> [Excerpt to read]:
┌────────
Re: [PATCH 2/2] watchdog: Add a mechanism to detect stalls on guest vCPUs

From: Guenter Roeck
Date: Wed Apr 06 2022 - 14:12:56 EST

On 4/6/22 09:31, Sebastian Ene wrote:
On Tue, Apr 05, 2022 at 02:15:51PM -0700, Guenter Roeck wrote:

Hello Guenter,

On Tue, Apr 05, 2022 at 02:19:55PM +0000, Sebastian Ene wrote:
This patch adds support for a virtual watchdog which relies on the
per-cpu hrtimers to pet at regular intervals.

The watchdog subsystem is not intended to detect soft and hard lockups.
It is intended to detect userspace issues. A watchdog driver requires
a userspace compinent which needs to ping the watchdog on a regular basis
to prevent timeouts (and watchdog drivers are supposed to use the
watchdog kernel API).

Thanks for getting back ! I wanted to create a mechanism to detect
stalls on vCPUs and I am not sure if the current watchdog subsystem has a way
to create per-CPU binded watchdogs (in the same way as Power PC has
The per-CPU watchdog is needed to account for time that the guest is not
running(either scheduled out or waiting for an event) to prevent spurious
reset events caused by the watchdog.

What you have here is a CPU stall detection mechanism, similar to the
existing soft/hard lockup detection mechanism. This code does not
belong into the watchdog subsystem; it is similar to the existing
hard/softlockup detection code (kernel/watchdog.c) and should reside
at the same location.

I agree that this doesn't belong to the watchdog subsytem but the current
stall detection mechanism calls through MMIO into a virtual device
'qemu,virt-watchdog'. Calling a device from (kernel/watchdog.c) isn't
something that we should avoid ?

You are introducing qemu,virt-watchdog, so it seems to me that any argument
along that line doesn't really apply.

I think it is more a matter for core kernel developers to discuss and
decide how this functionality is best instantiated. It doesn't _have_
to be a device, after all, just like the current lockup detection
code is not a device. Either case, I am not really the right person
to discuss this since it is a matter of core kernel code which I am
not sufficiently familiar with. All I can say is that watchdog drivers
in the watchdog subsystem have a different scope.


Having said that, I could imagine a watchdog driver to be used in VMs,
but that would be similar to existing watchdog drivers. The easiest way
to get there would probably be to just instantiate one of the watchdog
devices already supported by qemu.

I am looking forward for your response,
└────────
> [Problem requirements]:
From the watchdog patch thread above, pull out everything from "On 4/6/22 09:31, Sebastian" down to "and hard lockups.".

> [Information supplied]:
┌────────
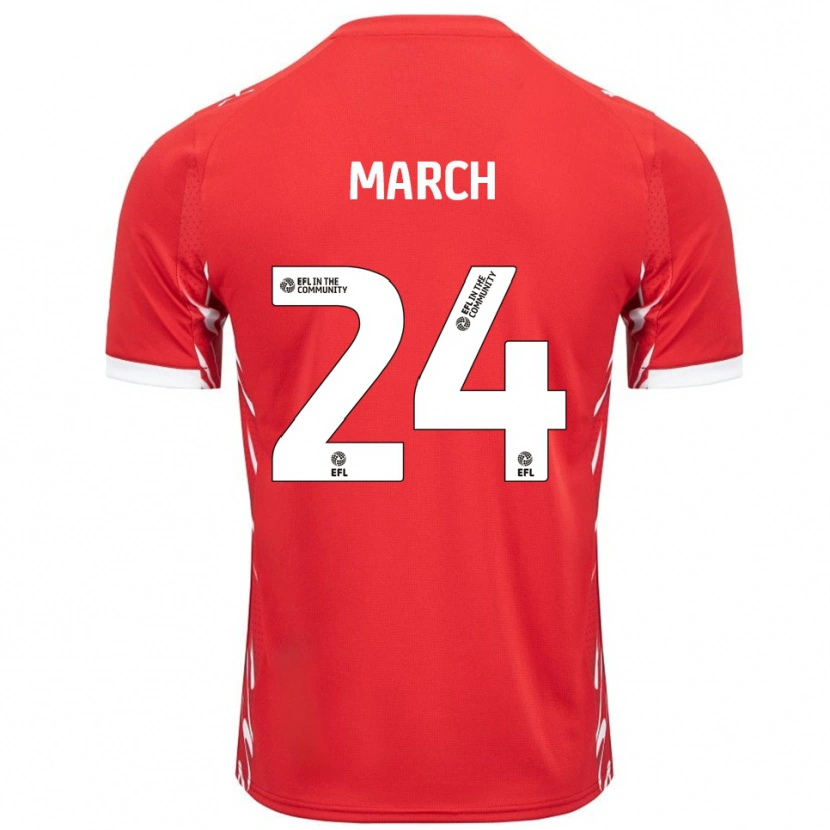Danxen Niño Camiseta Josh March #24 Rojo Blanco 1ª Equipación 2025/26 La Camisa México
└────────
> [Completed exercise]:
On 4/6/22 09:31, Sebastian Ene wrote:
On Tue, Apr 05, 2022 at 02:15:51PM -0700, Guenter Roeck wrote:

Hello Guenter,

On Tue, Apr 05, 2022 at 02:19:55PM +0000, Sebastian Ene wrote:
This patch adds support for a virtual watchdog which relies on the
per-cpu hrtimers to pet at regular intervals.

The watchdog subsystem is not intended to detect soft and hard lockups.